One rider that did make substantial progress in the race was Jorge Martin.

The Pramac Ducati rider qualified in twelfth, climbed quickly to seventh, but then dropped to 13th after serving a long lap penalty.

The Spaniard, who fought through to seventh again, pointed the finger at the higher starting tyre pressures needed to avoid a risk of a post-race penalty, under the new system of stricter pressure enforcement.

“It’s a pressure thing. With these pressure limits,” Martin said of the spread-out racing. “Normally we go into the [correct tyre pressure] range on the ninth lap and already on the first lap I had a good pressure! So this means at lap nine, I was overheating quite a lot.

“I felt it. You cannot follow [closely] because the tyre gets overheated.

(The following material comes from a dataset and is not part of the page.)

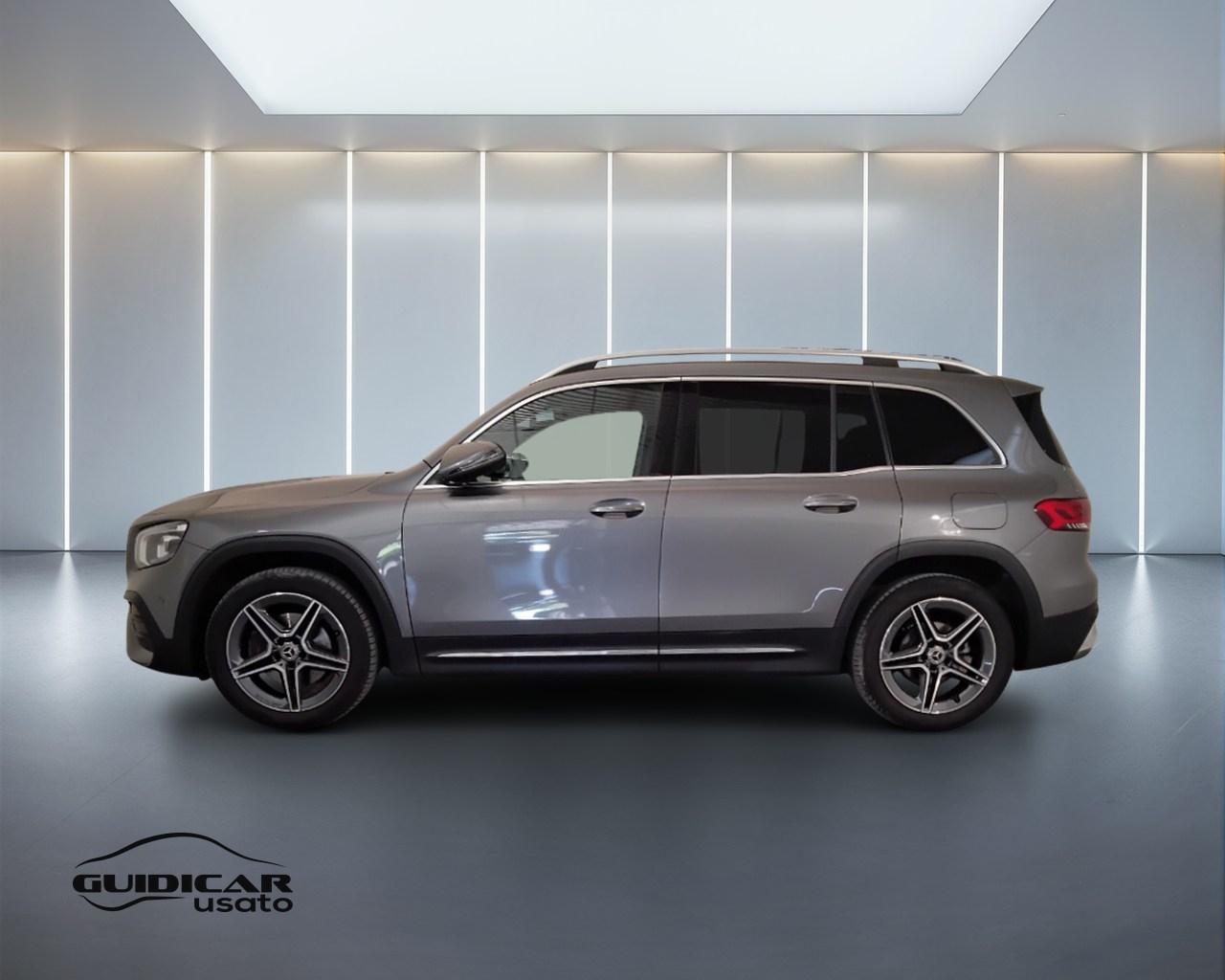 Mercedes-Benz GLB - X247 2019 - GLB 200 d Premium auto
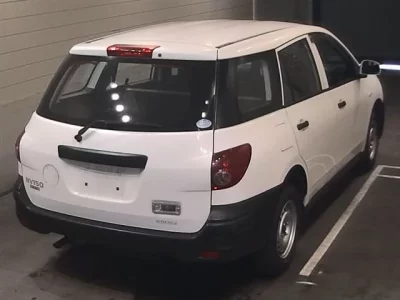 Nissan AD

It is really difficult.

“That is why coming from 13th was very complicated and as soon as I had [fresh air] I pulled six seconds away from the rider behind.

"It is very difficult to follow and we need to find a way, otherwise it will be very boring racing.”

The Spaniard felt the addition of a chicane between turns 2 and 3, introduced last season, has only added to the issue.

“It is another braking point that overheats the tyres more. But for sure it is also less dangerous for the third corner,” he said.

The current five-year cycle of technical rules runs until the end of 2026. Any changes before then can only be made on safety grounds or with unanimous agreement from the five manufacturers.